So it’s not a question of passing inflation because we maintain our competitiveness. It’s really all the dynamic of the market that, of course, tends to be slightly easier when we are not operating in deflation, particularly considering that we have and we continue to have inflation, at the at the cost level. So I would say that we are not really seeing a pickup. So if it’s better or worse, I think it’s it’s relatedly stable. But, at the moment, what we don’t see is really a trade up or, a lot of, of, let’s say, drivers, contributing to sales in the market overview.
This being said, I think that’s, what, Biedronka did considering all the circumstances, and I’m talking not just the comparable, but of course, some even some of our peers and other players mentioned, it’s true that q two had several, different factors.

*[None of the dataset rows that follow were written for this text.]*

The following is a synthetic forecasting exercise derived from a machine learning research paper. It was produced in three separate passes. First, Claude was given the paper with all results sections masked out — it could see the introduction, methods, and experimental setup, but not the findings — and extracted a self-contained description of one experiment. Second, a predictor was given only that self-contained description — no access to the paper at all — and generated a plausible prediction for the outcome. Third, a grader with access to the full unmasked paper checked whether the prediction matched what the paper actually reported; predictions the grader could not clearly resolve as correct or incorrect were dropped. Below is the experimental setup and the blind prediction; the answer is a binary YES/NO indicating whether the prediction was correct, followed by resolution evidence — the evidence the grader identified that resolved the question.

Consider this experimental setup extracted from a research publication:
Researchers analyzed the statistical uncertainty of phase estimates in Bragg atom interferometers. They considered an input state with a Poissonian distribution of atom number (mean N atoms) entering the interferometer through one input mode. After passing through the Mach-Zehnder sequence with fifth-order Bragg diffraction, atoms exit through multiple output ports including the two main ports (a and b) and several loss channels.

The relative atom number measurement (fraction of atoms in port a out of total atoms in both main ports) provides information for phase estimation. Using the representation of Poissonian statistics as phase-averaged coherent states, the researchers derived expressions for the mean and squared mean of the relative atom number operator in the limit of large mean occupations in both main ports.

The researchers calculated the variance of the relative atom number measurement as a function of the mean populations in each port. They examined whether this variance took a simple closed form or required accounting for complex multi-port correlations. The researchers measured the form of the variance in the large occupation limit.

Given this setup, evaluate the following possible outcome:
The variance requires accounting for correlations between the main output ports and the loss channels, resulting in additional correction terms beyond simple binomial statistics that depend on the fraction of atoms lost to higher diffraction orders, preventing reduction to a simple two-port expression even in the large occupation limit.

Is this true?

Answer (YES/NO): NO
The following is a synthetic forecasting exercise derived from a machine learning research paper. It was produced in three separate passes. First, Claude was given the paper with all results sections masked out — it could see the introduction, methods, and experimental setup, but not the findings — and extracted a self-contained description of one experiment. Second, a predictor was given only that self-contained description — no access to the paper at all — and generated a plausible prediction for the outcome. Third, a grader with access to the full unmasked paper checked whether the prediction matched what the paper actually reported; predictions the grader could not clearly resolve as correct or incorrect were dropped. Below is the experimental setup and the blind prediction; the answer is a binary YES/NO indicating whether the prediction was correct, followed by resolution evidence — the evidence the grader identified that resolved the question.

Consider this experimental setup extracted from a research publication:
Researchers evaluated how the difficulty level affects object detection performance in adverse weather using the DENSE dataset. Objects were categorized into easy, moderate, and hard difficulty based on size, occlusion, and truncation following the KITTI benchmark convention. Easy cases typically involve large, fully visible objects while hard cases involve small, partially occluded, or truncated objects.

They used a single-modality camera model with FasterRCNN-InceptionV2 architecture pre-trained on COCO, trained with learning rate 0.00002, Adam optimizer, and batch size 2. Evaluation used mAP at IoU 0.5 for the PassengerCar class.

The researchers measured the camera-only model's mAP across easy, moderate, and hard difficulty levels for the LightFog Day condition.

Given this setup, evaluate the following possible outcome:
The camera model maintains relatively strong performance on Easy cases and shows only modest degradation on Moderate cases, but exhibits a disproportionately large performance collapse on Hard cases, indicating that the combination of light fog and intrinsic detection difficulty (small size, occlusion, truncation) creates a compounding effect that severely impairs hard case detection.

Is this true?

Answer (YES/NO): NO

It’s not just the positive Easter. It’s also a worse weather that, of course, affects some of the main categories in in Biedronka. But all in all, I think that in relative terms, Biedronka performed very well. Five years growing more than 1.2 on average in market share, it continues to deliver market share growth.
And I think this is really a terrific and remarkable performance done by our teams in Poland.
Unidentified Participant: Excellent. Thank you very much.
Ana Luisa Virginia, Executive/Spokesperson, Jeronimo Martins: Thank you, Will.
Conference Operator: Thank you. Now we’re going to take our next question. And it comes from the line of Rob Joyce from BNP Paribas. Your line is open. Please ask your question.
Rob Joyce, Analyst, BNP Paribas: Hi, good morning. Thanks very much for taking the questions. I might go with three. First one, just in Biedronka. Just could you give us the, inflation and the volume split of that like for like, and also just give us the market share, increase that you just referenced?
That’d be great. Second one is just looking into the back half of this year, given the comps get a bit harder, is 5% like for like that you did in February, is that kind of achievable in the back half of the year, or does that look a look a challenge given all the the market the the challenges laid out? And then finally, just in terms of the margin trajectory, is it fair to say that the gross margin was kind of flat in Biedronka in the second quarter? And is that the sort of right way to look at it into the second half of the year as well? Thank you.
Ana Luisa Virginia, Executive/Spokesperson, Jeronimo Martins: Thank you, Rob. So in terms of volumes, and I will speak about, of course, the first half. Because as I said, there are a lot of different drivers influencing sales. And and I think it’s not fair to look even with the calendar effects. I think it’s we should not really look quarter on quarter, but really on the, on the year to date.
So on on volumes, it was slightly flattish. And of course, then you have a different, you have also the inflation, but also some mix effect. So last year, as we invested a lot in on certain categories, you also, managed to, to have some effect on sales coming from from the mix. On the on like for like for H two compared with H one, of course, I think that’s, it’s going to be very challenging on the volumes. It will continue to be, definitely.
But I would say that it’s slightly less challenging than in first half. But of course, again, we will have to, take into consideration a lot of factors. So one, of course, is the consumer. And and again, the pickup and and the willingness, to increase or not, their their food spending. The other one is we we have, we have to flag that.
It’s true that other factors also affect like for like, and one of the as I mentioned, is even the weather that in July has turned better than in June and May. Apparently, Poland is not having really a summertime, and that influences most of the categories that that are not just like for like driven. They are also margin driven. And, so I think, all in all, I expect to have a better, like for like. And I know that the teams will do all their best to deliver, the like for like, but, than the one posted in h one.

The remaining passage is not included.